Gather every line from the items below that contains the word "separating", treating uppercase and lowercase as different.
---------------
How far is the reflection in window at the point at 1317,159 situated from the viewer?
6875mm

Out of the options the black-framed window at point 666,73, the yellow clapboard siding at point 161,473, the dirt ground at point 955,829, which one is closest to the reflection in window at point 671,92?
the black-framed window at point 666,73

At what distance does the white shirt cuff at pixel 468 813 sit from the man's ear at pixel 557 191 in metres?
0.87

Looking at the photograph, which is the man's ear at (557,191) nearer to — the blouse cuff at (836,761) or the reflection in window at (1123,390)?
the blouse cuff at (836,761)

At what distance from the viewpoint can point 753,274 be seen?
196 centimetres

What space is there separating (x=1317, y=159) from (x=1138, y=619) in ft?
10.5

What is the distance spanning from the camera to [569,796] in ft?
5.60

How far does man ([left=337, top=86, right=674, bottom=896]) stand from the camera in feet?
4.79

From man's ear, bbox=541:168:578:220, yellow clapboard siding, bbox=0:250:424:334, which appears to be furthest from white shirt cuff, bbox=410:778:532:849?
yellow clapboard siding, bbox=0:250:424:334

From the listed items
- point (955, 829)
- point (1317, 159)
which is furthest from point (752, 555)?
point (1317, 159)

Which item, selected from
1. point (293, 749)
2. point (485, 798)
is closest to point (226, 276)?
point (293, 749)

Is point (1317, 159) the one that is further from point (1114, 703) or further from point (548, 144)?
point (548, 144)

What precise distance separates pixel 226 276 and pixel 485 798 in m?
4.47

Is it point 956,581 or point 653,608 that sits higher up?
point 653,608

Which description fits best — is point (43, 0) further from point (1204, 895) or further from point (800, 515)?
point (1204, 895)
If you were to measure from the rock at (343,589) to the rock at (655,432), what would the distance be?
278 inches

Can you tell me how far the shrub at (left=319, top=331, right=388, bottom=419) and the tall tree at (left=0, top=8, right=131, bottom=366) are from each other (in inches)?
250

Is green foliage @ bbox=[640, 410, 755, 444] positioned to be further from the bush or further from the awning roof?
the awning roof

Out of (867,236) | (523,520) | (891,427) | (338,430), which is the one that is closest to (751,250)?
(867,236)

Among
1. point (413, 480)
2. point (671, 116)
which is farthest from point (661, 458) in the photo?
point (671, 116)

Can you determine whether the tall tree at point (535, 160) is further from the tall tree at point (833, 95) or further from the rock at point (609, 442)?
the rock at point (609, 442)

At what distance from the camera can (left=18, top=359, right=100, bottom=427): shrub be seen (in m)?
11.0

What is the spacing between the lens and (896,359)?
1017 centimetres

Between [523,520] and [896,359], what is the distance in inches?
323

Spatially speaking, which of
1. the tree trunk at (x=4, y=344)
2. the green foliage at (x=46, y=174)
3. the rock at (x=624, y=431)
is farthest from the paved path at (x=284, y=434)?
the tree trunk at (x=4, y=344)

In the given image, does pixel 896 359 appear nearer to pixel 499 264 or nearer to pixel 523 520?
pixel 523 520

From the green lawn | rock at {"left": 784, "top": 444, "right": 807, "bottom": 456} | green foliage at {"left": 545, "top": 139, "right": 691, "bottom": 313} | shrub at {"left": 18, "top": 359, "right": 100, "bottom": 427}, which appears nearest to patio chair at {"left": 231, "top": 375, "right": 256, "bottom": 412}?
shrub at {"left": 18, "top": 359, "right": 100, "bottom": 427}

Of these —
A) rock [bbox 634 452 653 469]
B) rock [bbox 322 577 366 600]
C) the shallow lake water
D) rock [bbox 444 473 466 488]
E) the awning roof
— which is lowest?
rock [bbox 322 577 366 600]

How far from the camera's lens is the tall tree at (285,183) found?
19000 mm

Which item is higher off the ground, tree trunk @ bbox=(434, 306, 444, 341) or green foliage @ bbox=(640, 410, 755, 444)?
---------------
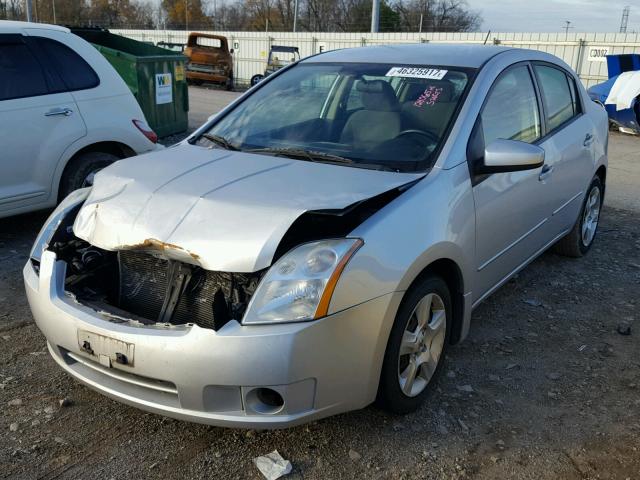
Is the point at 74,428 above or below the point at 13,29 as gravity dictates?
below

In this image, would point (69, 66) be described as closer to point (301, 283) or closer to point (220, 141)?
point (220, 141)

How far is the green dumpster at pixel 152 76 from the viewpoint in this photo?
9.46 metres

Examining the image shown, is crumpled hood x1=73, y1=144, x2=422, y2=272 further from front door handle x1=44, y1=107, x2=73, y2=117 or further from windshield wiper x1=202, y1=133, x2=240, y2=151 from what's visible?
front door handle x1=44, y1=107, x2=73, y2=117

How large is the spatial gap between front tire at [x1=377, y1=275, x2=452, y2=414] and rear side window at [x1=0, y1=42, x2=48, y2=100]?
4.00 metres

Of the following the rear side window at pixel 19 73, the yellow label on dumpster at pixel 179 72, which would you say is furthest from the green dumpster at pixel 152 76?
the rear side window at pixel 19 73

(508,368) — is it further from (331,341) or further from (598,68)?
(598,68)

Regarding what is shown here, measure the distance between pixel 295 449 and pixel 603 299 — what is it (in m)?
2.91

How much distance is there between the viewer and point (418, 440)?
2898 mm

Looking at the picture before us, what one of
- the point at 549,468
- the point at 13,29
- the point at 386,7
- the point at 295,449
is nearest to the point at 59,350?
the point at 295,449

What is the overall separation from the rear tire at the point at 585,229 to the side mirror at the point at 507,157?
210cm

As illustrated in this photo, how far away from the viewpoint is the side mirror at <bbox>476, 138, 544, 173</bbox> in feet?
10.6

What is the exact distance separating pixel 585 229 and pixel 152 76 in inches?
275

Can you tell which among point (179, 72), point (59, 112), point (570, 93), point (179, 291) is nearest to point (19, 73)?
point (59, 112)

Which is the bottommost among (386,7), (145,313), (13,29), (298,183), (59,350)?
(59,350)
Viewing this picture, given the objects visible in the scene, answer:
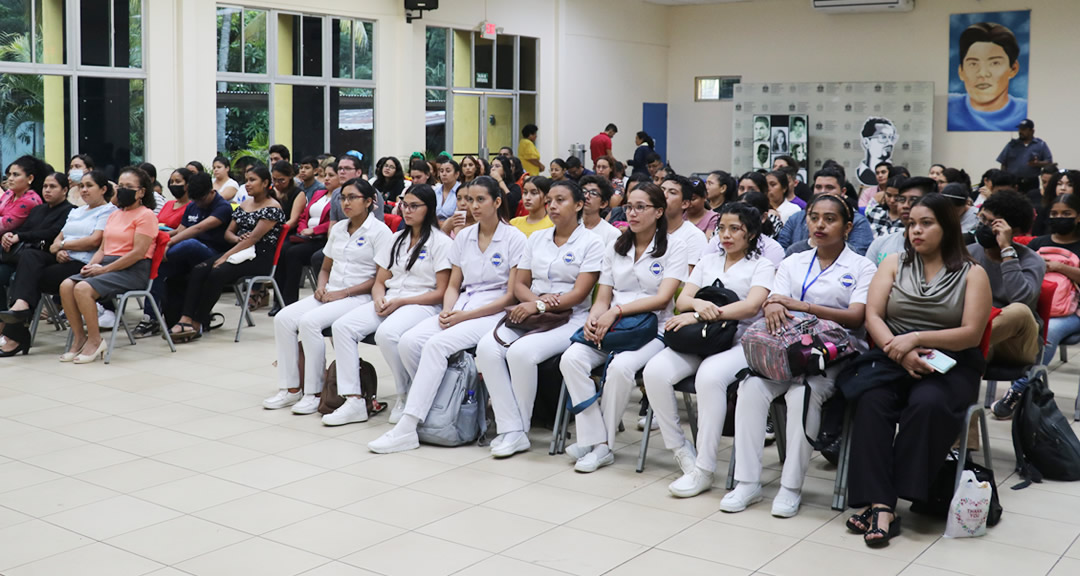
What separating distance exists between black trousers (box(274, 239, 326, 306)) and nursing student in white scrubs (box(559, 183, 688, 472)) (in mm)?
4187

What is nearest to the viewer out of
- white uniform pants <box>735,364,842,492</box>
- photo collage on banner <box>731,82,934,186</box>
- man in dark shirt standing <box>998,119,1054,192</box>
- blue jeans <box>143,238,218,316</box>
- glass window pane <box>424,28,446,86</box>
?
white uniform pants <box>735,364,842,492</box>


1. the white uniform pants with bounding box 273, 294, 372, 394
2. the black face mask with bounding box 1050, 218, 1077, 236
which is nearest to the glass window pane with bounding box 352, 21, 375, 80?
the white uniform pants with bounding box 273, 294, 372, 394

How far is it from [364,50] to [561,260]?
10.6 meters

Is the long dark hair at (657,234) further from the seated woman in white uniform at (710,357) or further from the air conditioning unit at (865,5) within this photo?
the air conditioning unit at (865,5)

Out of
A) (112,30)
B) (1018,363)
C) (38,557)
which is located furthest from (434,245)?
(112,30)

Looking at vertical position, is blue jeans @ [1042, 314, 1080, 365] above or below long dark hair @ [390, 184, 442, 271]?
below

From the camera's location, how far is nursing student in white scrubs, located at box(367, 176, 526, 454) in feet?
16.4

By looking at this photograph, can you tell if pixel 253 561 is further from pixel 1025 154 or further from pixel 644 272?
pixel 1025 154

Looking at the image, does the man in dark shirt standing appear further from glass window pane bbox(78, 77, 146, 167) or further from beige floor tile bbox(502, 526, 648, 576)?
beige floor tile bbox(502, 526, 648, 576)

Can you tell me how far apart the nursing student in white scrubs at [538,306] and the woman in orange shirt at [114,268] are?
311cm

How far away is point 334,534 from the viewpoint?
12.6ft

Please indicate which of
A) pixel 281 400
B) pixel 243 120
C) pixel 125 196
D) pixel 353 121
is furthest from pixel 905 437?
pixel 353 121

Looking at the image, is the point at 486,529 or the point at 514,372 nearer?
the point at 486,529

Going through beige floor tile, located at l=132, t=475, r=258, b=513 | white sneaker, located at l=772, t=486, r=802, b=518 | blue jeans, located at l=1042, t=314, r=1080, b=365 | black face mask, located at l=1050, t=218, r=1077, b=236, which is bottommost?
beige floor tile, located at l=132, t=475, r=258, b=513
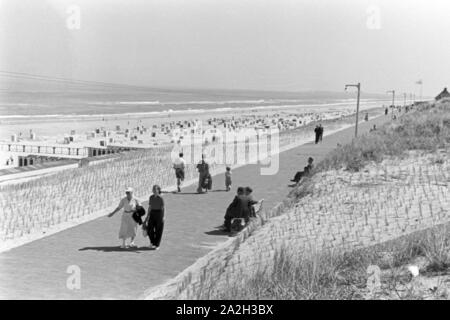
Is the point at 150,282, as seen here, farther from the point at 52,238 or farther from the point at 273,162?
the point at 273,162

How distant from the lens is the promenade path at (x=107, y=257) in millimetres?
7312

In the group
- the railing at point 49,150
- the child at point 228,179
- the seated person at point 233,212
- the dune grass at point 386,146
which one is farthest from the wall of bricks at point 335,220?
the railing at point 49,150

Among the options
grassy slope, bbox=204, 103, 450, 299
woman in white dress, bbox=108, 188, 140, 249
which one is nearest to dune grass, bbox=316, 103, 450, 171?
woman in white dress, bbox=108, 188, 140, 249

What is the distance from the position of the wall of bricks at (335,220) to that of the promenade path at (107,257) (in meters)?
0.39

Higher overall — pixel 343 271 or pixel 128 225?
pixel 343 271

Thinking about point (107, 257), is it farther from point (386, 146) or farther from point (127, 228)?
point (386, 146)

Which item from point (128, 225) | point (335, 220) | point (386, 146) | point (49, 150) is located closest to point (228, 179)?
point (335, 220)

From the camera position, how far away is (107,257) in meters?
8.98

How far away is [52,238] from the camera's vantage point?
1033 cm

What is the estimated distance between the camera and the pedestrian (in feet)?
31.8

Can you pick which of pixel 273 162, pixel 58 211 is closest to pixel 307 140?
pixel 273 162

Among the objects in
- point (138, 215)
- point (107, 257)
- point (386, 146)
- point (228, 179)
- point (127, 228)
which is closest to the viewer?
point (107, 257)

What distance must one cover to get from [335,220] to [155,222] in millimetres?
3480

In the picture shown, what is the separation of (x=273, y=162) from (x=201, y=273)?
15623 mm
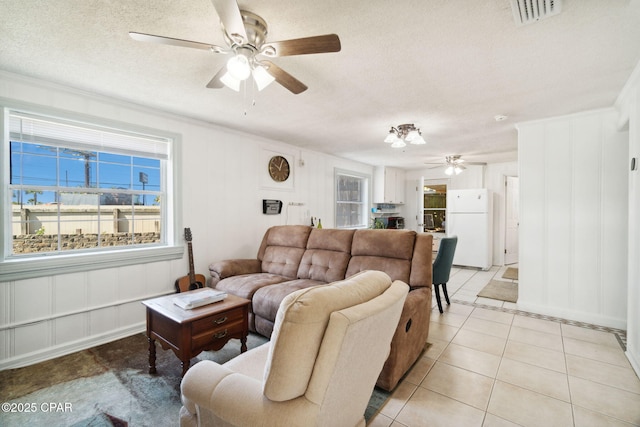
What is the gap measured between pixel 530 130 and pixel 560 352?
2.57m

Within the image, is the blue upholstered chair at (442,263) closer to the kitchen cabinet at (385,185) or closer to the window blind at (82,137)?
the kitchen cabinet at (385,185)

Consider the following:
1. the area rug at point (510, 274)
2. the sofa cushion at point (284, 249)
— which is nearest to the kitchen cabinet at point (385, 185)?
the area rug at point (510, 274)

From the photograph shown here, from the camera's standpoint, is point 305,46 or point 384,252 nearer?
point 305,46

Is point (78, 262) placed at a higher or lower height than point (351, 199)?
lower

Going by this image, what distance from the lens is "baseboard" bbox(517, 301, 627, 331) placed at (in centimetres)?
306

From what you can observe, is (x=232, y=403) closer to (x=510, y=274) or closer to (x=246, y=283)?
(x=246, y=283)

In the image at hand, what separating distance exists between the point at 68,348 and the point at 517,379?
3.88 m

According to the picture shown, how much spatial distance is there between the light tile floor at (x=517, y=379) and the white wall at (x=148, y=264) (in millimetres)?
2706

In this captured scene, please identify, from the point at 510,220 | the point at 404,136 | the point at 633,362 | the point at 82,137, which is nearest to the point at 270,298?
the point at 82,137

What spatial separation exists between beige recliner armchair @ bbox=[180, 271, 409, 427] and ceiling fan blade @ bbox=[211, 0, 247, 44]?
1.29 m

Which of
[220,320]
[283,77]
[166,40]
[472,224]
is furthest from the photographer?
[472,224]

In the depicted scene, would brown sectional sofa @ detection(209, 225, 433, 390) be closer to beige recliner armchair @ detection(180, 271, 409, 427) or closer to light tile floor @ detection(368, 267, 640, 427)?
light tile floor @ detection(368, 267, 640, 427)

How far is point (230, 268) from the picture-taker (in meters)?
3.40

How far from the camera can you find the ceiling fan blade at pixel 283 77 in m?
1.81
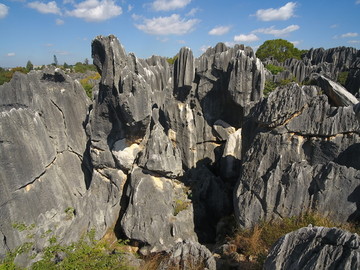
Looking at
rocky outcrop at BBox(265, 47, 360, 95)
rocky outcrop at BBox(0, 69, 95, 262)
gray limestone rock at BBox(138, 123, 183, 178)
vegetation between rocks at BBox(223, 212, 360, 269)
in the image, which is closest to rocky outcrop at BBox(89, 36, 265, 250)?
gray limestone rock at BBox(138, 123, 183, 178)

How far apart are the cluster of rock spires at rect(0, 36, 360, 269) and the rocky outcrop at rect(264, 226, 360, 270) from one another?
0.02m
---------------
• [ANSWER FOR THE TASK]:
What space is there separating (x=1317, y=159) from (x=1138, y=619) in ft?
What is the exact distance separating pixel 585 229 and pixel 152 76 in inches?
What separating distance exists between black trousers (box(274, 239, 326, 306)) and nursing student in white scrubs (box(559, 183, 688, 472)) (in mm)?
In the image at hand, what separating distance exists between the point at 68,348 and the point at 517,379?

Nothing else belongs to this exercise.